Le Dr James termine ses consultations. Il sait qu’un matin, il faudra annoncer le départ prochain du bateau-hôpital. La population, elle, retournera dans son dénuement sanitaire. Car l’Emirates ne reviendra pas de sitôt dans le canton. Au mieux, il s’arrêtera à quelques kilomètres de là. « Nous avons tant de lieux à visiter, tant de patients à traiter le long de ces rives que nous ne revenons jamais, se désole le Dr James. C’est toujours difficile de partir, car nous savons que, du jour au lendemain, nous laissons un grand vide dans la vie des gens. » Une sorte d’abandon.

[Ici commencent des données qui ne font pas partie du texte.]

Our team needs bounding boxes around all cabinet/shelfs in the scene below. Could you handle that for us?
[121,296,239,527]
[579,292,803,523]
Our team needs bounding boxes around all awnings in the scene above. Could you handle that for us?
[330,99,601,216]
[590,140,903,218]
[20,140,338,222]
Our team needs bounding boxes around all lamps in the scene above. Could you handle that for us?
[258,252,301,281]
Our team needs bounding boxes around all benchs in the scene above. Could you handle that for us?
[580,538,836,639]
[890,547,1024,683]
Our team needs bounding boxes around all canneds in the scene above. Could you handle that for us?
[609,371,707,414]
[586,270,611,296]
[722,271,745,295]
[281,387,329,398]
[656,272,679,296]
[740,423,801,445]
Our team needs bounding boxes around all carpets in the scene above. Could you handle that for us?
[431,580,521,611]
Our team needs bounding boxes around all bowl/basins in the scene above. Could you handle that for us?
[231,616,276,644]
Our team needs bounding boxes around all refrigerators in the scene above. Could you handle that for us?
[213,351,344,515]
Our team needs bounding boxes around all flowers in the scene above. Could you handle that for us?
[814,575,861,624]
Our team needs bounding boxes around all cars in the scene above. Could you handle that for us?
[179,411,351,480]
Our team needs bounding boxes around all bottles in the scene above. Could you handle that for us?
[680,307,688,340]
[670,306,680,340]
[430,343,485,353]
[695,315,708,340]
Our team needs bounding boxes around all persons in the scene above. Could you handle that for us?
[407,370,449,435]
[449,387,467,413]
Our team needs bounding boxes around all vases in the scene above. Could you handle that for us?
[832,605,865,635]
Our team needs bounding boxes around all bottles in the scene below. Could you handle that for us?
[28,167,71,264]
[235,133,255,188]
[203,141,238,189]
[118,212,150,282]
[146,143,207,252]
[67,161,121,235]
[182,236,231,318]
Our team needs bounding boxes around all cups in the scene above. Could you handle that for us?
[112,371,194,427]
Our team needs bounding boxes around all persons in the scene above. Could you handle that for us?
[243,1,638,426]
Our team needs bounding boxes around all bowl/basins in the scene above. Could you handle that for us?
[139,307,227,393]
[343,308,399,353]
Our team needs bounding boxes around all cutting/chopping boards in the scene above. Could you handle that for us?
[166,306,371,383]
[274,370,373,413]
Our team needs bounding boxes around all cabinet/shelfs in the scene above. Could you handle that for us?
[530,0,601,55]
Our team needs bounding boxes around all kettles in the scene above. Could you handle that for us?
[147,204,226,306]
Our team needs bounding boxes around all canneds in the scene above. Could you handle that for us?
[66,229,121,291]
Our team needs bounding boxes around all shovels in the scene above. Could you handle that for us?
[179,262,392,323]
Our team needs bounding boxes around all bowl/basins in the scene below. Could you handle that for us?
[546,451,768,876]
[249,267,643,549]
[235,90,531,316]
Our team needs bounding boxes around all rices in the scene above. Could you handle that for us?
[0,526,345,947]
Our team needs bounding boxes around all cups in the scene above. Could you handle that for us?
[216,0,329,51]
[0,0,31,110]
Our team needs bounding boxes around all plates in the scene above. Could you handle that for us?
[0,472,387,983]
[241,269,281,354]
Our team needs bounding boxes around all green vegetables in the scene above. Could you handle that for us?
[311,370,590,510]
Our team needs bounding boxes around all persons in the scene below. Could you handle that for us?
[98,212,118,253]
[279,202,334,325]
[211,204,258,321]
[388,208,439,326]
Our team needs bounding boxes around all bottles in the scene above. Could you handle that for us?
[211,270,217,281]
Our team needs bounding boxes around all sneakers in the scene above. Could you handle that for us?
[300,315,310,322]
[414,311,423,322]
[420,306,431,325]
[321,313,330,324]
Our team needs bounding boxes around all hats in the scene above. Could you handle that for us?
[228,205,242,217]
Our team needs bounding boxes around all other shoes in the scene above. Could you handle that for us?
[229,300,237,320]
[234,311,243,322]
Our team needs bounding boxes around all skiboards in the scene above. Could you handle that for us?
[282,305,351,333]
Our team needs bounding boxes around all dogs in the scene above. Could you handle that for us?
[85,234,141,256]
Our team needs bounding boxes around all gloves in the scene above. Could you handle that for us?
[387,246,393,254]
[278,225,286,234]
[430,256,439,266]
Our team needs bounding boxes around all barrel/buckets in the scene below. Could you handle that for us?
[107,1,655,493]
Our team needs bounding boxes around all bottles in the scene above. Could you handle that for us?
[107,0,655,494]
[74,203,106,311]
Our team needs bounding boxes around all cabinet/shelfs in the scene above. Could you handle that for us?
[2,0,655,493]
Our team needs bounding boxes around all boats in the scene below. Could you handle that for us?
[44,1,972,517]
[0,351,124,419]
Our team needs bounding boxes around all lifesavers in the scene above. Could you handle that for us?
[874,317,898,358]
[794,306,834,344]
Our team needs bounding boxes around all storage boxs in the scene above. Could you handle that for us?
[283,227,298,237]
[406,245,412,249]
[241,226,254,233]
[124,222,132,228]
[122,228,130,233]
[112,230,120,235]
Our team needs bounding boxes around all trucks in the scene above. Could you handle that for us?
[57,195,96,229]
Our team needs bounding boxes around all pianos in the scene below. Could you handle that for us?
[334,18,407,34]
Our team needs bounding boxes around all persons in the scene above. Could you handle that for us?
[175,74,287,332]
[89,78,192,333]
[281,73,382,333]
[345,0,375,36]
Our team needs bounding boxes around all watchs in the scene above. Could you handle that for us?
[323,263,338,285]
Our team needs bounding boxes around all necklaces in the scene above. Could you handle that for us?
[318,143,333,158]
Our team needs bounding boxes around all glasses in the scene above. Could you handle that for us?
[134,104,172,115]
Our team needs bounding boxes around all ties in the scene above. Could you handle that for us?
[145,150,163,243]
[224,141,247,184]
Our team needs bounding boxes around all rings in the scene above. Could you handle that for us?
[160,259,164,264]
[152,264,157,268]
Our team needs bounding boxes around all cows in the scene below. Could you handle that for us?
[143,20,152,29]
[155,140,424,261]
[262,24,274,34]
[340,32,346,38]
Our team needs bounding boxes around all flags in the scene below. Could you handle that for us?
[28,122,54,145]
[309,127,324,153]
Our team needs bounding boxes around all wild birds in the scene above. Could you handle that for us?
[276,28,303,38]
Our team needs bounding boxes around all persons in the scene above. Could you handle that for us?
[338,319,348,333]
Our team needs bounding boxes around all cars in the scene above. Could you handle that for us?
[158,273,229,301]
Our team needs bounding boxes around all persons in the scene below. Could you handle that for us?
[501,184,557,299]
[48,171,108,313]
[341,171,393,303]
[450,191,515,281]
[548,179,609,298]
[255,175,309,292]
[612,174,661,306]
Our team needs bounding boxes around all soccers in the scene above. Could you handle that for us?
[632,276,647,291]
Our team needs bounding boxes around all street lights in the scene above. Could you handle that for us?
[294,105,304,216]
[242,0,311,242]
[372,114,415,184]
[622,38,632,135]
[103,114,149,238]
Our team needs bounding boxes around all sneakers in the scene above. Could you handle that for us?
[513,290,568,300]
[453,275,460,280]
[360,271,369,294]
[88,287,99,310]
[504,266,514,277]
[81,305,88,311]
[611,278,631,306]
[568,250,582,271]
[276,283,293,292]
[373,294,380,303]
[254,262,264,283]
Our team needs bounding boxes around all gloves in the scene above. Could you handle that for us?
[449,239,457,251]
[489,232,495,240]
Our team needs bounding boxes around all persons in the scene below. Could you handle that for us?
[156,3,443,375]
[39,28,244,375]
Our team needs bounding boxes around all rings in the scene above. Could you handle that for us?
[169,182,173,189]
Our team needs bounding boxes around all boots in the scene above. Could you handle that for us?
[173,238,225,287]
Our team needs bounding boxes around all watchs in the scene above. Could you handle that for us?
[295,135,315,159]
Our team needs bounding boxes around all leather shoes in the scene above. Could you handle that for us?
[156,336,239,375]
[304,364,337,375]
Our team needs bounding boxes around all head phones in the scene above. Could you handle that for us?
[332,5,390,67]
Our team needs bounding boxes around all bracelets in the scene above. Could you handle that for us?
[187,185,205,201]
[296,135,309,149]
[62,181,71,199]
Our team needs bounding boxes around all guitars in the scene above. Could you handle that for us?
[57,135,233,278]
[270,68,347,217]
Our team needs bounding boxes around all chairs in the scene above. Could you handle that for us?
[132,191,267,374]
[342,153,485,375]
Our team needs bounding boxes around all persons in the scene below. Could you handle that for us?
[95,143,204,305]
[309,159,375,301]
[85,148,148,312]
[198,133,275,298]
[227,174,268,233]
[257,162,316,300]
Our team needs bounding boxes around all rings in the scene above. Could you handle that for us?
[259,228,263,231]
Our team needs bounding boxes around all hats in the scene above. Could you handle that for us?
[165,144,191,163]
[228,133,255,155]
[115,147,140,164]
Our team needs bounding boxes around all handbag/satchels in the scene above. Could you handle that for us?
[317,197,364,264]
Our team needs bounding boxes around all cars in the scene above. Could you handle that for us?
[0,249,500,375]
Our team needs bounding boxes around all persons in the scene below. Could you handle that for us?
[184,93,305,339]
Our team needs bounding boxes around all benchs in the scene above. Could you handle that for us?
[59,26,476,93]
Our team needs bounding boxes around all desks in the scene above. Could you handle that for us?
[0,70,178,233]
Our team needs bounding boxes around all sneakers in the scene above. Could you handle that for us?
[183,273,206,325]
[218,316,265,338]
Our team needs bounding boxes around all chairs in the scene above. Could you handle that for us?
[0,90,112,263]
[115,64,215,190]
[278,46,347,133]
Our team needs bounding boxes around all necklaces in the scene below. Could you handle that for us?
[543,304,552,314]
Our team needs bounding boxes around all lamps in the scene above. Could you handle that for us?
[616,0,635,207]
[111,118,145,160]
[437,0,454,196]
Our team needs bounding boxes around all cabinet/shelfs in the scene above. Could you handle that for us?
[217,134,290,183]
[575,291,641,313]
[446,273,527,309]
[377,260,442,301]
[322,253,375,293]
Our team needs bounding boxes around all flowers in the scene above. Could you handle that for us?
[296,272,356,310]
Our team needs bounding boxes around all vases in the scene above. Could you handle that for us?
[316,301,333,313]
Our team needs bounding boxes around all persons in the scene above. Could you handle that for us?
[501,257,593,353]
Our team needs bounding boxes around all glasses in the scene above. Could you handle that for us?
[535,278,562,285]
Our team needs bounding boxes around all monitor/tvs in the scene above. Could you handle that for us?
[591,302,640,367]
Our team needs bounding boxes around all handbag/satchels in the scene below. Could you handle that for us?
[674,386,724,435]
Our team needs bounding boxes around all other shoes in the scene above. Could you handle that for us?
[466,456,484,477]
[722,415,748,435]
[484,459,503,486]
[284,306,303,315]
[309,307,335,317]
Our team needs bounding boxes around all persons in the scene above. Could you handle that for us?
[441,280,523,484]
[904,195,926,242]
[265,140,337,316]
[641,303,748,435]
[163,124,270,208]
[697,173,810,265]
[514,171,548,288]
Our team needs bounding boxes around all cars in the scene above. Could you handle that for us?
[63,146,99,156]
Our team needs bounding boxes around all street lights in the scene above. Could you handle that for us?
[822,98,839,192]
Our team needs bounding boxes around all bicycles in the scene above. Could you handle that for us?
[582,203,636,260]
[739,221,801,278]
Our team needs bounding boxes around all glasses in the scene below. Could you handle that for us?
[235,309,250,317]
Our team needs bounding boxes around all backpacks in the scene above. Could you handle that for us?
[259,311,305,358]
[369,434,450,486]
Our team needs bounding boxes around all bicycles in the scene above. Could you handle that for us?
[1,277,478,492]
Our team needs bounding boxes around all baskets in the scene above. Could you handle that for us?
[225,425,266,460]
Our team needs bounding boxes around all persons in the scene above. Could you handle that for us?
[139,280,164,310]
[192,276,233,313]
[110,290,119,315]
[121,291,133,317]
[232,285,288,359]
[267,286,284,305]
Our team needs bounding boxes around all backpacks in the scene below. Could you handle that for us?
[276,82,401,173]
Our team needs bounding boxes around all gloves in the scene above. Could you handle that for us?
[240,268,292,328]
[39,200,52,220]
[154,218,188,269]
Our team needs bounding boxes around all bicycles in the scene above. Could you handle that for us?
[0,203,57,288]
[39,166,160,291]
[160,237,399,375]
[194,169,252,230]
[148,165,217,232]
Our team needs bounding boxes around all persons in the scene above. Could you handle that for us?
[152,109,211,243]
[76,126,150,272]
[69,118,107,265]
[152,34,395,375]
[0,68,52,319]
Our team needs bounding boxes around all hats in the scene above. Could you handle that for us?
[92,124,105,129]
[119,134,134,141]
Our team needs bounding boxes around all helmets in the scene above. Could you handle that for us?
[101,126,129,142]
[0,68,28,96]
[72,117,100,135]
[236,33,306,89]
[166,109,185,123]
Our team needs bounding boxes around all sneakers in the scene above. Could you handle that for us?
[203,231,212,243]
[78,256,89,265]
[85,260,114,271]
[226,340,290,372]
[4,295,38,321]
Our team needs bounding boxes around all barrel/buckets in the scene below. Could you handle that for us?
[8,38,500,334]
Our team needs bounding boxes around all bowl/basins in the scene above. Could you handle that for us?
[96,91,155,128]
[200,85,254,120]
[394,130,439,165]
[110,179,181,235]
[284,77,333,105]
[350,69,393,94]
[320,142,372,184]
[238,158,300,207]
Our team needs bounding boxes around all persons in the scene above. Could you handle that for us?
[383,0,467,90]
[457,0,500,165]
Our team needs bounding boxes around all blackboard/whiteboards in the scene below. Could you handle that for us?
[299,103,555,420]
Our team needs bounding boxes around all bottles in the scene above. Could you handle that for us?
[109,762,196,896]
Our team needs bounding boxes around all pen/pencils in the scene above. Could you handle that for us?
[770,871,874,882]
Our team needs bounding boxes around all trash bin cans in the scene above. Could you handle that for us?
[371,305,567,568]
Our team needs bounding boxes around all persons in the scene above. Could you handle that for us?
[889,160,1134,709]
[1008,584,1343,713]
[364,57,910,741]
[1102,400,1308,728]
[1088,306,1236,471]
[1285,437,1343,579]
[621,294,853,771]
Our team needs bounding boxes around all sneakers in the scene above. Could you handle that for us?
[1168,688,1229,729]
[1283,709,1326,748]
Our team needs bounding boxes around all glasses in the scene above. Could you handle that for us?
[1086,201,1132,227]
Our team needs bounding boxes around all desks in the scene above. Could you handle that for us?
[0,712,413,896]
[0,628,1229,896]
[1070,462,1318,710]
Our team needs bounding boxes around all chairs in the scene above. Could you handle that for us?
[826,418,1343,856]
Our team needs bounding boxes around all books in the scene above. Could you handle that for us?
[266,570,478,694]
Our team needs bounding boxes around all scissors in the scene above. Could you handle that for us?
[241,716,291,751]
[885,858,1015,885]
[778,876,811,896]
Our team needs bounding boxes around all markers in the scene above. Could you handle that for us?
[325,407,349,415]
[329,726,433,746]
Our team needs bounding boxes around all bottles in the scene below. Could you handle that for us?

1- 100 takas = 1 euro environ.

2- Catholic Organization for Relief and Development Aid.

3- Depuis 1998, cette ONG marseillaise, spécialisée en chirurgie humanitaire, se rend dans plusieurs pays (Haïti, Jordanie, Tunisie…). Au Bangladesh, Humani Terra propose une aide et une expertise chirurgicale sur les trois bateaux-hôpitaux, le Lifebuoy, l’Emirates et le Rongdhonu.

DÉPISTAGE

Un test pour sauver des vies

→ Au Bangladesh, le cancer du col de l’utérus est la seconde cause de mortalité chez les femmes. Selon les chiffres dispensés par le ministère de la Santé du Bangladesh, chaque année, plus de 17 000 cas sont diagnostiqués et plus de 10 000 femmes en meurent. Le projet « See and treat » est un vaste programme de dépistage, lancé par l’ONG néerlandaise Cordaid, qui vise à dépister 18 000 femmes sur cinq ans. Trois infirmières et une assistante médicale ont été formées sur l’Emirates. Après un début relativement difficile, notamment en raison du refus de certaines femmes de se plier à un tel examen intime, les résultats de cette première année d’expérimentation sont encourageants. Chaque patiente, venue pour une simple visite de routine ou pour d’autres pathologies, est incitée à passer ce test. à la suite d’un questionnaire confidentiel, une inspection, après application d’acide acétique (IVA), peut être effectuée à l’œil nu. Si le test s’avère positif, les femmes sont ensuite dirigées vers des hôpitaux spécialisés.